Many developers encounter a common problem when parsing XML data using PHP's xml_parse() function: the "XML parsing failed" error. This kind of error occurs often confusing, especially when dealing with seemingly well-formed XML content. This article will analyze the causes of this problem in depth and provide several effective solutions.
xml_parse() is part of the XML parser extension in PHP and relies on the Expat XML parser library for event-driven parsing. It requires that the input XML must be fully compliant with the XML standard, otherwise a parsing error will be thrown.
The syntax is as follows:
bool xml_parse(resource $parser, string $data, bool $is_final)
Parameter description:
$parser : A parser resource created by xml_parser_create() .
$data : XML data to parse.
$is_final : indicates whether it is the last piece of data.
The most common problem is the XML itself is incorrect format. For example:
Label not closed
Illegal characters were used (such as & is not escaped correctly as & )
Declaration error, for example, XML declaration is placed after space
$xml = '<note><to>Tove</to><from>Jani</from><heading>Reminder</heading><body>Don\'t forget me this weekend.</note>';
In the above example, the missing </body> tag will cause parsing to fail.
If the XML declaration uses UTF-8 but contains non-UTF-8 encoded characters in the actual content, it will also cause parsing to fail.
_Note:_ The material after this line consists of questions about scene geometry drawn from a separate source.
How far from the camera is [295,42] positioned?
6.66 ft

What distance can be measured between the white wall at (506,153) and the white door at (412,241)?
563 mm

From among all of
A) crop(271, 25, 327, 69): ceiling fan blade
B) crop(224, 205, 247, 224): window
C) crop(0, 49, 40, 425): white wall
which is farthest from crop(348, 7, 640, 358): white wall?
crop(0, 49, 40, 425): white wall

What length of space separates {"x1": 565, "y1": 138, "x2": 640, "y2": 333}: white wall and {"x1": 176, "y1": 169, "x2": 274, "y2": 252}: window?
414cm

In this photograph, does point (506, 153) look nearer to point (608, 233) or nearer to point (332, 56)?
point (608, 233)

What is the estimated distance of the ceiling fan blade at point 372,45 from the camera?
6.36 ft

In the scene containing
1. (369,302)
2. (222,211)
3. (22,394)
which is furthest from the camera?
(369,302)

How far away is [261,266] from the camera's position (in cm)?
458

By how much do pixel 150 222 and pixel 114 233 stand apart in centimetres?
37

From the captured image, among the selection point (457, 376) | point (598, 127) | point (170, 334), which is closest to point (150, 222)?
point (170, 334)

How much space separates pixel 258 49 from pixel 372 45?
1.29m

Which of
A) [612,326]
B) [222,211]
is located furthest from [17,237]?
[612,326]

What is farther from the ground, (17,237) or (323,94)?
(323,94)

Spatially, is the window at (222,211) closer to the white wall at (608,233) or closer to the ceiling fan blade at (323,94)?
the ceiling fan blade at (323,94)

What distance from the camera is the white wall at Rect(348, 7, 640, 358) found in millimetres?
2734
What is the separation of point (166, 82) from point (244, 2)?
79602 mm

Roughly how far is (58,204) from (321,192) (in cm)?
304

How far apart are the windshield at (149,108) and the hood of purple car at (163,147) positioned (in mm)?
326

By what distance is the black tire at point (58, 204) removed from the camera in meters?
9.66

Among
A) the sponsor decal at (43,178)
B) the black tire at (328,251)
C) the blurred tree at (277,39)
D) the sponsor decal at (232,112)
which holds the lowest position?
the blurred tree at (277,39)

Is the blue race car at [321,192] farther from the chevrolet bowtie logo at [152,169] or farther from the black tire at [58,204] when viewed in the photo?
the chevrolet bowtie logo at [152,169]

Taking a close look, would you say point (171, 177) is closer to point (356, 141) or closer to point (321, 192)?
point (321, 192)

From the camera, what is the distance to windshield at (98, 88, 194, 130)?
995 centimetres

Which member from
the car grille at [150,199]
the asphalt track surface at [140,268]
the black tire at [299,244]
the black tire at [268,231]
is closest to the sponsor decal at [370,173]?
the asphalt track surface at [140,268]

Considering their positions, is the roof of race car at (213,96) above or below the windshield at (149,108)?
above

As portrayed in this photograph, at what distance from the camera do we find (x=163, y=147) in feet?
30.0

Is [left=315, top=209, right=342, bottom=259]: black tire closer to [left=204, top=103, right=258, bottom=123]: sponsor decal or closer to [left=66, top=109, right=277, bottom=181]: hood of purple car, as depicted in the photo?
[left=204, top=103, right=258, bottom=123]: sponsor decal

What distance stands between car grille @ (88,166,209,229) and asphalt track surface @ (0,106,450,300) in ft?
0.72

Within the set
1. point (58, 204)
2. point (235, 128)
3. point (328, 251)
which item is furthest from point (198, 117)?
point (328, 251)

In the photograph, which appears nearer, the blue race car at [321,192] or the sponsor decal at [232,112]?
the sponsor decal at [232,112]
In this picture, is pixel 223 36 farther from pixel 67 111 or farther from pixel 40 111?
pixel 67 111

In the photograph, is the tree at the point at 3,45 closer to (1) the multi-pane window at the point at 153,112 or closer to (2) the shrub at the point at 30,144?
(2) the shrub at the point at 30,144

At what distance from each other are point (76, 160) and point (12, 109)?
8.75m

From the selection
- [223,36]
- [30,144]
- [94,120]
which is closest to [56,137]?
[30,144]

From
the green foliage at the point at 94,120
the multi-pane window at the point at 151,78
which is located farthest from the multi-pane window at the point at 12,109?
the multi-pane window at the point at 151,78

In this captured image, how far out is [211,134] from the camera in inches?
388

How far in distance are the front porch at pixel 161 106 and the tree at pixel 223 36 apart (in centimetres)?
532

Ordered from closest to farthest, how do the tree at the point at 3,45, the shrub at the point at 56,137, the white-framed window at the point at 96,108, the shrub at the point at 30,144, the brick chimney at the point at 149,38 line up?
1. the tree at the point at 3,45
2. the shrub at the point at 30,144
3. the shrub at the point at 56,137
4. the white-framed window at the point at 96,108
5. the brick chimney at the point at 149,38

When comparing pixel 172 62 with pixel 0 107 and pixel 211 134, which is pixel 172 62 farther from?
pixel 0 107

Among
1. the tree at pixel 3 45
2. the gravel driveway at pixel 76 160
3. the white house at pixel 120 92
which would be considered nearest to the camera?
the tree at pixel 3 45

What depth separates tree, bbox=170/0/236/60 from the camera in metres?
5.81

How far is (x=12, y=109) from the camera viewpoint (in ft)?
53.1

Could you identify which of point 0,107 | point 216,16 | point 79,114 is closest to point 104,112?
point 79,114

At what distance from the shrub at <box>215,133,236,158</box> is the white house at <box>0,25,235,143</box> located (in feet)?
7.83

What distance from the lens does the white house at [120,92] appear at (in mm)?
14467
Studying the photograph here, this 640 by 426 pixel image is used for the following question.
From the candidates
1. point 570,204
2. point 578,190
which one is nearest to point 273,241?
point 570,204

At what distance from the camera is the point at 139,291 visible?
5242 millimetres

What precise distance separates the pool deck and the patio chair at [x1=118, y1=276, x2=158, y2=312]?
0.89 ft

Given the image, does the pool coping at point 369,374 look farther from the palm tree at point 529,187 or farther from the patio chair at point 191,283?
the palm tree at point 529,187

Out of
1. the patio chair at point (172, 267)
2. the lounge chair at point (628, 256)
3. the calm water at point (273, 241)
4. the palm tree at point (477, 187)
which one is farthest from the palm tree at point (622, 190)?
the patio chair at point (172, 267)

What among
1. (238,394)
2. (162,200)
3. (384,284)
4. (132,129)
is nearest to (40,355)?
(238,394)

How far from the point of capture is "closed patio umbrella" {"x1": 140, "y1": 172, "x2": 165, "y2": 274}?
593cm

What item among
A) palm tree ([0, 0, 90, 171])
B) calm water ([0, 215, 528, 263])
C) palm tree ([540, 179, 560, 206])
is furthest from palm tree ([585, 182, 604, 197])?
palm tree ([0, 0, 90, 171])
<?xml version="1.0" encoding="UTF-8"?>
An error will also occur if the content contains GBK-encoded characters but indicates that they are UTF-8.
If you read XML content through a URL or file, the reading fails or only partial data is read, it will also cause parsing failure.
$url = 'https://m66.net/data/feed.xml';
$xmlData = file_get_contents($url);
if ($xmlData === false) {
die("Read XML fail");
}
When you read large XML in segments, the third parameter $is_final of xml_parse() should be set to true on the last call. If not set, it will result in an "Resolution not completed" error.
These functions can help you locate the specific causes of parsing errors:
$parser = xml_parser_create();
if (!xml_parse($parser, $xml, true)) {
$errorCode = xml_get_error_code($parser);
$errorMessage = xml_error_string($errorCode);
$line = xml_get_current_line_number($parser);
$column = xml_get_current_column_number($parser);
echo "XML parsing failed: $errorMessage at line $line, column $column";
}
xml_parser_free($parser);
It is recommended to use editors that support XML verification (such as VS Code, Sublime Text, Notepad++) or online tools for pre-verification: https://m66.net/tools/xml-validator
Always ensure that the encoding in the XML declaration is consistent with the actual encoding. UTF-8 encoding is recommended and explicitly set when saving files.
If the XML source is a remote URL, it is recommended to check whether the request is successful first and then parse it:
$url = 'https://m66.net/api/xml';
$xml = @file_get_contents($url);
if ($xml === false) {
die("Unable to obtain remote XML data");
}
Compared to the original xml_parse() , PHP provides a more modern and easier XML parsing method, such as SimpleXML:
$xml = simplexml_load_string($xmlData);
if ($xml === false) {
echo "SimpleXML 解析fail";
}
Or use DOMDocument :
$dom = new DOMDocument();
$success = $dom->loadXML($xmlData);
if (!$success) {
echo "DOMDocument 解析fail";
}
Both methods provide more friendly error prompts and make it easier to operate XML nodes.
Although the "XML parsing failed" error is common, the reasons behind it can often be clearly checked through systematic inspections. Understanding and following XML format specifications and using encoding and tools rationally can greatly improve the parsing success rate. Going further, considering using more modern XML parsing tools can also make the development process more efficient and stable.
If you often deal with remote XML interfaces, you might as well encapsulate the above detection logic into functions and reuse them in the project to improve robustness.